Riceviamo e pubblichiamo
Domani, mercoledì 13 gennaio, a “Passato e Presente” si parla di Legione straniera. Dalla scoperta dell'America a quelle scientifiche il tema trattato da Alessandro Barbero a “La bussola e la clessidra”. Prima puntata della serie "The Sense of Beauty", l'evoluzione della bellezza.

A “Passato e Presente” la Legione straniera tra realtà e leggenda
Nata nel 1831 per volontà del re Luigi Filippo, che doveva sostenere la campagna d’Algeria appena iniziata, la Legione straniera è un corpo speciale dell’esercito francese che arruola volontari di ogni nazionalità. Chi diventa legionario abbandona tutto e, all’occorrenza, persino l’identità. La Legione diventa così un riparo per molti avventurieri, perseguitati politici di ogni credo, criminali in fuga. Una caratteristica che ha fatto del legionario una figura romantica, che ha alimentato l’immaginario di tanto cinema e tanta letteratura. A “Passato e Presente”, in onda mercoledì 13 gennaio alle 13.15 su Rai3 e alle 20.30 su Rai Storia, Paolo Mieli ne ricostruisce la storia insieme al professor Ernesto Galli della Loggia. Nella realtà, quella della Legione Straniera è una storia lunga e controversa, piena di battaglie all’ultimo sangue e di atti di eroismo, ma anche macchiata da gravi episodi di violenza su civili e nemici. Ridimensionata per volere di De Gaulle dopo il coinvolgimento del 1° Reggimento Straniero Paracadutisti nel golpe in Algeria del 1961, la Legione è oggi un corpo scelto per le missioni dell’esercito francese nel mondo. 

“La bussola e la clessidra”: dalla scoperta dell’America a quelle scientifiche
Le “scoperte”? A volte sono anche frutto di errori. Basta pensare alla scoperta dell’America da parte di Colombo, convinto di raggiungere le Indie.

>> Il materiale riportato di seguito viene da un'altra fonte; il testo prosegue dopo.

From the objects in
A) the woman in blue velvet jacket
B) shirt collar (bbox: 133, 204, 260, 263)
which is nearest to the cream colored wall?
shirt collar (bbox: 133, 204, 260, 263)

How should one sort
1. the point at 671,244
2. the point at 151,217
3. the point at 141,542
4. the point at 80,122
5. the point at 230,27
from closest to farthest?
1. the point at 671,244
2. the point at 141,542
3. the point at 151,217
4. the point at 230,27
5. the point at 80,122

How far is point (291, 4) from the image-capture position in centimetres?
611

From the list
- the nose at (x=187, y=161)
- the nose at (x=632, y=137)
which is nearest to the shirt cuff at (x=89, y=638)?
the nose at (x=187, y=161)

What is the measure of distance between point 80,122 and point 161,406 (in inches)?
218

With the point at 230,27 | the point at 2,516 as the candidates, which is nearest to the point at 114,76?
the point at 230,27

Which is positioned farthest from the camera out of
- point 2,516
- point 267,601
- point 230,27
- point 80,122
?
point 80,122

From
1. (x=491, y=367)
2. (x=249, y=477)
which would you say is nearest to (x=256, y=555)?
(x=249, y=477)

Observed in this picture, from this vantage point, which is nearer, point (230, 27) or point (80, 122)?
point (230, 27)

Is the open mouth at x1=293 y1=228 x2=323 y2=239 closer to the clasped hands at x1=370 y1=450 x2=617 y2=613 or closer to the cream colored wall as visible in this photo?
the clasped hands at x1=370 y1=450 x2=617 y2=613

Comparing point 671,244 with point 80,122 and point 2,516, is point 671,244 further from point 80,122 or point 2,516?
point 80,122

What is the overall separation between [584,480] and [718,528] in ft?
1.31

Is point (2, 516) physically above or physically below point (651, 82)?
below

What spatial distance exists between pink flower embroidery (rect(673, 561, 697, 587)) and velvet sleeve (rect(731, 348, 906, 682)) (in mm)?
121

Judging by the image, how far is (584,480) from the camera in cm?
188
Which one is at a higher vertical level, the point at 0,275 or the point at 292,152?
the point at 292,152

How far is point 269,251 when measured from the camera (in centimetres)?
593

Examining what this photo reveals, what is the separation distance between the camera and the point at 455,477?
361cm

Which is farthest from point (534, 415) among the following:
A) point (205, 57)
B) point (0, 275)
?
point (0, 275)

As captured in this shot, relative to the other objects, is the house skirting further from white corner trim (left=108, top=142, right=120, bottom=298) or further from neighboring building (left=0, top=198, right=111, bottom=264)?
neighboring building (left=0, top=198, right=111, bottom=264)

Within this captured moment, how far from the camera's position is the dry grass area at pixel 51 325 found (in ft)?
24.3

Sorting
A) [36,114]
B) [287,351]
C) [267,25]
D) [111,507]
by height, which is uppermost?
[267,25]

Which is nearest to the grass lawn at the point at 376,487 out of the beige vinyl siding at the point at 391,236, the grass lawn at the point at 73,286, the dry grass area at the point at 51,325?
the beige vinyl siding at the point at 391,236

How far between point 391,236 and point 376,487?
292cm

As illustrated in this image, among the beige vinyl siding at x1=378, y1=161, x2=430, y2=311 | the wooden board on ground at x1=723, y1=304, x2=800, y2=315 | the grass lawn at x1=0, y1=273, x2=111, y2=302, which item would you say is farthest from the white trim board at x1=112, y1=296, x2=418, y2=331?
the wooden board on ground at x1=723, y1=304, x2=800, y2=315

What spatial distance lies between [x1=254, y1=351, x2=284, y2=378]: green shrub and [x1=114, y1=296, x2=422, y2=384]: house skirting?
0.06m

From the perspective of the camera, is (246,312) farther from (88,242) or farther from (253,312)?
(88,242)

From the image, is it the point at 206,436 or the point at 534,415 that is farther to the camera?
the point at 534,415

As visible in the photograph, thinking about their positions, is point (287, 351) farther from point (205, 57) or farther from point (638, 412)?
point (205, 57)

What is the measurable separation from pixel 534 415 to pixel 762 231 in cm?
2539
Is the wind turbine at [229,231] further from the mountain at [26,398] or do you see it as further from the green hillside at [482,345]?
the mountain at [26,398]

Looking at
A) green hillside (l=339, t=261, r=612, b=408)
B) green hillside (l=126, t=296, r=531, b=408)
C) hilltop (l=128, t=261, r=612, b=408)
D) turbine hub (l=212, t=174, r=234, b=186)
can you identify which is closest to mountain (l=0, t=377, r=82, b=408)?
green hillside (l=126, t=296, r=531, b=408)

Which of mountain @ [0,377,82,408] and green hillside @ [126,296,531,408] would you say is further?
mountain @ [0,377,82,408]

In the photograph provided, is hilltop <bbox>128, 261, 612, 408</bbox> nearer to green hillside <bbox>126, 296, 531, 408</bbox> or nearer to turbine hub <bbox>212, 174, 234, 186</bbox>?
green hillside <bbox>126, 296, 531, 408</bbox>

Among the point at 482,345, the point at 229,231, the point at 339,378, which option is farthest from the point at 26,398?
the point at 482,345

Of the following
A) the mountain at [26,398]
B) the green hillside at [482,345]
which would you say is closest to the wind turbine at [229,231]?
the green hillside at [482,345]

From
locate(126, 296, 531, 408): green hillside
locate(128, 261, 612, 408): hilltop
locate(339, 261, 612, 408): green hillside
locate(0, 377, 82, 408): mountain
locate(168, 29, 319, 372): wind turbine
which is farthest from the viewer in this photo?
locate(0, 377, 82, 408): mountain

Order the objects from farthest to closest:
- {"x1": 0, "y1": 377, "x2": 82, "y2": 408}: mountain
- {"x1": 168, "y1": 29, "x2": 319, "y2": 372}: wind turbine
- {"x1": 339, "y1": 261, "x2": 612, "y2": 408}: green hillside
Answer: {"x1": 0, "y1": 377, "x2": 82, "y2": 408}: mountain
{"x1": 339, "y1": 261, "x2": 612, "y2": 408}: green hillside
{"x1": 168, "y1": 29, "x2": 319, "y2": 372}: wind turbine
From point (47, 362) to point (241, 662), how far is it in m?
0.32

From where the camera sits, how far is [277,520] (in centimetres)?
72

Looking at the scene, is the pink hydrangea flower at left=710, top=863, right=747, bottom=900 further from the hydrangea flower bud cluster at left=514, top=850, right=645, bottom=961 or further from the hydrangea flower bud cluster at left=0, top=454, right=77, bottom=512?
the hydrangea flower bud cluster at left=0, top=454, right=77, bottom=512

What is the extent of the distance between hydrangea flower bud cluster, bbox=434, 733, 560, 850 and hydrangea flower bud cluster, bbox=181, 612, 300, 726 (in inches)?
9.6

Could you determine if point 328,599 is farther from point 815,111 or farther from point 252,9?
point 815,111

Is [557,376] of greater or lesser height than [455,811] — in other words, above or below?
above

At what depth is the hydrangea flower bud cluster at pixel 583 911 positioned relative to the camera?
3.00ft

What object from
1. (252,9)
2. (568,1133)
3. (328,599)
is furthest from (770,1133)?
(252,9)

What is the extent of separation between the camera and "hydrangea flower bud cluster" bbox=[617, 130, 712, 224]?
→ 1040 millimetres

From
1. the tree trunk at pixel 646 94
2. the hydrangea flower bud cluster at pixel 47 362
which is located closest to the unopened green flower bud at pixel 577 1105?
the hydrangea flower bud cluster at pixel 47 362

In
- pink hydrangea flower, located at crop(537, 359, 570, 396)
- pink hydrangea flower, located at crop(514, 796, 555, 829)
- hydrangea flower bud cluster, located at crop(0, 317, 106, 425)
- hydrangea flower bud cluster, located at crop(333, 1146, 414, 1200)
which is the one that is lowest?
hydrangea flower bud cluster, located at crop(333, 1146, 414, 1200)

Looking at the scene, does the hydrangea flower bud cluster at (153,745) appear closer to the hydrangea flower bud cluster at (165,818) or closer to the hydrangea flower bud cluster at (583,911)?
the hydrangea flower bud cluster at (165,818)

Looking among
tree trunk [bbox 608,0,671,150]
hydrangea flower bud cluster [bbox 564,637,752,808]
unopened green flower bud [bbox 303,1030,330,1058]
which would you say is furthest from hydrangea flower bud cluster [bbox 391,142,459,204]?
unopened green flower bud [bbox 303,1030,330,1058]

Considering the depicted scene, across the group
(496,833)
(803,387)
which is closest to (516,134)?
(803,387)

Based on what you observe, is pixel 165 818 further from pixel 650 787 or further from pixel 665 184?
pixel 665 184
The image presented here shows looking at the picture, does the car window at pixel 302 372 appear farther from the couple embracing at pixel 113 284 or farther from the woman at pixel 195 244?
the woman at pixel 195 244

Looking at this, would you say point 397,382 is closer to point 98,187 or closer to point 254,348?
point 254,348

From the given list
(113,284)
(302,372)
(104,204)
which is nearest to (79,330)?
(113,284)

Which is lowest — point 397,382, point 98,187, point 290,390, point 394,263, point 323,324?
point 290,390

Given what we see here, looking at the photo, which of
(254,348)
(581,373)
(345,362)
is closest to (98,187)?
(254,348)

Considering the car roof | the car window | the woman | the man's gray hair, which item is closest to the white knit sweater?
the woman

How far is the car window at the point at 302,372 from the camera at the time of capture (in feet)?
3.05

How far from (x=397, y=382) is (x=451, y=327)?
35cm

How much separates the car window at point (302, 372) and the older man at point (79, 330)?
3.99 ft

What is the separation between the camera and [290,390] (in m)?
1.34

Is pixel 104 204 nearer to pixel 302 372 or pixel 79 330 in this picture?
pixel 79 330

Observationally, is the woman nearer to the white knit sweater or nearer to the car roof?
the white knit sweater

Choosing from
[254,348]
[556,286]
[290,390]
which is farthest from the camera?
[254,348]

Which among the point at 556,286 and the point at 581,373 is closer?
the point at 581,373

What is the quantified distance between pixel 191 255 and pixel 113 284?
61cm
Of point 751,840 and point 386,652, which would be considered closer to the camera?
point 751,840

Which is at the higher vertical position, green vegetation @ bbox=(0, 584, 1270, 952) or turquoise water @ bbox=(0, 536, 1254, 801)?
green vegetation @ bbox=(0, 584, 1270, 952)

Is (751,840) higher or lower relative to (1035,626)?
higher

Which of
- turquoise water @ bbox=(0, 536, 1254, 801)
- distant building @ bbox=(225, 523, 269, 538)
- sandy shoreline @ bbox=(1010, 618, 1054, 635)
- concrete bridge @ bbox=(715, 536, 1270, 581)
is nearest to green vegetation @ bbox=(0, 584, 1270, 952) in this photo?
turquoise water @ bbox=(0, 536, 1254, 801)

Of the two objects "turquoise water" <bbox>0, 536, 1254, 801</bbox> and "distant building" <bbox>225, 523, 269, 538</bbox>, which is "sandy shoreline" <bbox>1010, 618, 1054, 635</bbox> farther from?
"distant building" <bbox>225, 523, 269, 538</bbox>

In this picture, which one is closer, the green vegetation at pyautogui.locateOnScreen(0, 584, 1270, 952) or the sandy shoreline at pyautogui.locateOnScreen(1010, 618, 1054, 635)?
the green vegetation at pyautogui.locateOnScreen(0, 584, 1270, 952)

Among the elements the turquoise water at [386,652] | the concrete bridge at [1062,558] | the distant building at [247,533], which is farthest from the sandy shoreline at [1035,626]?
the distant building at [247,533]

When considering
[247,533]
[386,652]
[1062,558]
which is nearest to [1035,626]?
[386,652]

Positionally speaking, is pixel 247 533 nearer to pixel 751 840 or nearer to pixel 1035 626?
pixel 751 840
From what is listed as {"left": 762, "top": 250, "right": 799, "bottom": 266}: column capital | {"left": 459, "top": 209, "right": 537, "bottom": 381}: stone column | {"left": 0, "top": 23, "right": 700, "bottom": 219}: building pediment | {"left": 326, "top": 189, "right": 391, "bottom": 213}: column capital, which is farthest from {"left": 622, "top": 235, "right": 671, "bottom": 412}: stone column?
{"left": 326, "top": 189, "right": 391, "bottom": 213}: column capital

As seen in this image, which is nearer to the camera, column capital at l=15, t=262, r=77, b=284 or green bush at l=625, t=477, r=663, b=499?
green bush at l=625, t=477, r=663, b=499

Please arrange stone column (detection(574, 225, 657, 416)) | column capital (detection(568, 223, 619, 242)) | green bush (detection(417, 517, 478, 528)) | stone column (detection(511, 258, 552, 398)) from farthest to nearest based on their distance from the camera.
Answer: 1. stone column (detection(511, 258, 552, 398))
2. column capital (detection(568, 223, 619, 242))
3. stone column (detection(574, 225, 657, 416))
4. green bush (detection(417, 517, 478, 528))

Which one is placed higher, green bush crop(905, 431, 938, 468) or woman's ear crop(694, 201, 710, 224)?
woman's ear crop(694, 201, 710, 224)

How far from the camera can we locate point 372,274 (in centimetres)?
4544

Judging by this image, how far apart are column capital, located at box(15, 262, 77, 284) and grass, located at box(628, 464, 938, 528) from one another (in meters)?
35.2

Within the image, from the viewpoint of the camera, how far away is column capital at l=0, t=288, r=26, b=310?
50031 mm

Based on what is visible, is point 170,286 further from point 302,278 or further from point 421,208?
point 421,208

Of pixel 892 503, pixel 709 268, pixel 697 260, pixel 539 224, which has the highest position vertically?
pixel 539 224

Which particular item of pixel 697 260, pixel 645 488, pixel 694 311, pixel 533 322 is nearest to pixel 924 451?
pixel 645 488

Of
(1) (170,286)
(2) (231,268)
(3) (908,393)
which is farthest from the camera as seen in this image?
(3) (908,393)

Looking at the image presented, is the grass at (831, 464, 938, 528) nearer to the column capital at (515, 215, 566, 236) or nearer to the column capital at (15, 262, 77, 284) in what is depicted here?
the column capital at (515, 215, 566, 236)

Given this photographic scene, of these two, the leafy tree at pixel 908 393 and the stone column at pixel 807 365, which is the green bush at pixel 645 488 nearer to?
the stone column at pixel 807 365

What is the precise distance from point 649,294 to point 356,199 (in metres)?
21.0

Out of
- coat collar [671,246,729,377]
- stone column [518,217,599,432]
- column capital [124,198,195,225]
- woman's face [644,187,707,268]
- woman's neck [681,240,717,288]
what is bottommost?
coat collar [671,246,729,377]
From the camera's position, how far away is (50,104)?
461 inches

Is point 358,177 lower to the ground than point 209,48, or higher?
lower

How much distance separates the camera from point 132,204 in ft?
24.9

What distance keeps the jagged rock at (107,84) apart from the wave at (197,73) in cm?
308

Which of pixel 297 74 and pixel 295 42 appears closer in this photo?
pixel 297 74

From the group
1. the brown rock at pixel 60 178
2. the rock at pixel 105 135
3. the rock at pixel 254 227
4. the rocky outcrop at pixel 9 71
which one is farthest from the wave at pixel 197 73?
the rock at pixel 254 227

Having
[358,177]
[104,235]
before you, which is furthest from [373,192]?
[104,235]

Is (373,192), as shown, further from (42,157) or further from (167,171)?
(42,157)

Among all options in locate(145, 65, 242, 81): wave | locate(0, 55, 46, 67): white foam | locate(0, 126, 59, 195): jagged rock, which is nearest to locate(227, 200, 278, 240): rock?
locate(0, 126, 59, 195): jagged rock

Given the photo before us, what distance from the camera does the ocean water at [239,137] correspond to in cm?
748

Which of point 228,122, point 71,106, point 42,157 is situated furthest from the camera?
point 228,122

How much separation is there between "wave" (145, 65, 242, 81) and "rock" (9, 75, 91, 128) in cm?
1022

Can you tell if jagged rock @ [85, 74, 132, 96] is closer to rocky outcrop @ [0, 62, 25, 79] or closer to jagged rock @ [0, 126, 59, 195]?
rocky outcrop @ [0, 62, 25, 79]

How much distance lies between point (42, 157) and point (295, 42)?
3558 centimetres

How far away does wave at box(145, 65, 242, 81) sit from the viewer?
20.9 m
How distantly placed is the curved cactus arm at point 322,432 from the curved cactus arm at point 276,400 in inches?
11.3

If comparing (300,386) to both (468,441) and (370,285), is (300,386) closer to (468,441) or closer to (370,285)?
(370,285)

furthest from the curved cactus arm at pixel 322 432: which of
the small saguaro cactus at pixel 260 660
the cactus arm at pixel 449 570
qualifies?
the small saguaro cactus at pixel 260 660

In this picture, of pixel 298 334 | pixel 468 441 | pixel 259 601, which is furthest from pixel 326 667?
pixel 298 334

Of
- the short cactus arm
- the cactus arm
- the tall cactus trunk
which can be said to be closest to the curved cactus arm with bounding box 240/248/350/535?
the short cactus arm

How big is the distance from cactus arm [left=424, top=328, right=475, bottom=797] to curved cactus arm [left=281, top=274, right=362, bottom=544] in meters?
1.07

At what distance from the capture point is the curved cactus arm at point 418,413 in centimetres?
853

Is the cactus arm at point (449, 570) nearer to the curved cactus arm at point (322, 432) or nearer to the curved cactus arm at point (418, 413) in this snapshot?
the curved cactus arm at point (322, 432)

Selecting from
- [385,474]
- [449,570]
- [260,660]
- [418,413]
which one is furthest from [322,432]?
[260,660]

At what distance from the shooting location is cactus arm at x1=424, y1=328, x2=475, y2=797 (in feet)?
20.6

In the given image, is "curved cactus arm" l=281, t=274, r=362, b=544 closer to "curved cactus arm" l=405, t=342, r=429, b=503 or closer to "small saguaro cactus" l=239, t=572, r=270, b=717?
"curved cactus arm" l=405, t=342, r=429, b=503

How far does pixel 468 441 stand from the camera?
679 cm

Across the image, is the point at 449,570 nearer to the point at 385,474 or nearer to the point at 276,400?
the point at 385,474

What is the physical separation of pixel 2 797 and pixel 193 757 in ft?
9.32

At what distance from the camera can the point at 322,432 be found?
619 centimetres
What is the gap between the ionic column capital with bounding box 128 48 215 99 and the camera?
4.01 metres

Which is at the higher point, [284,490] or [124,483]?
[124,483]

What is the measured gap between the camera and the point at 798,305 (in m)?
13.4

In “La bussola e la clessidra”, in onda in prima visione mercoledì 13 gennaio alle 21.10 su Rai Storia, il professor Alessandro Barbero risponde a molti quesiti sul navigatore genovese, dall’infinito dibattito sulle sue origini, al costo della spedizione, alle fonti su cui Colombo si documentò prima di affrontare l’oceano. Spazio anche per altre scoperte scientifiche, come quelle astronomiche di Galileo, e agli esperimenti alchemici e medici, come quelli di William Harvey

“The Sense of Beauty”: l’evoluzione della bellezza
Siamo tutti interessati alla bellezza e pensiamo di saperne tutto, ma: da dove ha origine? Come e perché la sua percezione cambia a seconda del tempo e dei luoghi? Esiste una bellezza universale? In altre parole: che cos’è la bellezza? Da questo interrogativo prende il via la serie “The Sense of Beauty”, in onda da mercoledì 13 gennaio alle 20.30 su Rai5. Sei episodi – condotti dall’attore e scrittore Domenico Frisby insieme ad artisti, critici, filosofi e scienziati – in cui l’arte e il sapere sono le lenti attraverso le quali inquadrare il “senso” della bellezza. Il primo appuntamento è dedicato all’evoluzione della bellezza: come nasce? La risposta non è frutto della mente di un filosofo né di quella di un importante critico d’arte bensì di un esperto di cirripedi, vermi e uccelli: Charles Darwin. La sua teoria sul potere evolutivo della bellezza ci accompagna in un viaggio che parte dalle prime opere d’arte mai realizzate dall’uomo, prosegue tra i capolavori della natura, ci riporta ai grandi pensatori e capolavori classici per concludersi oggi, a Seul, nel tempio della chirurgia plastica dove il processo evolutivo è passato dalle mani di madre natura al bisturi.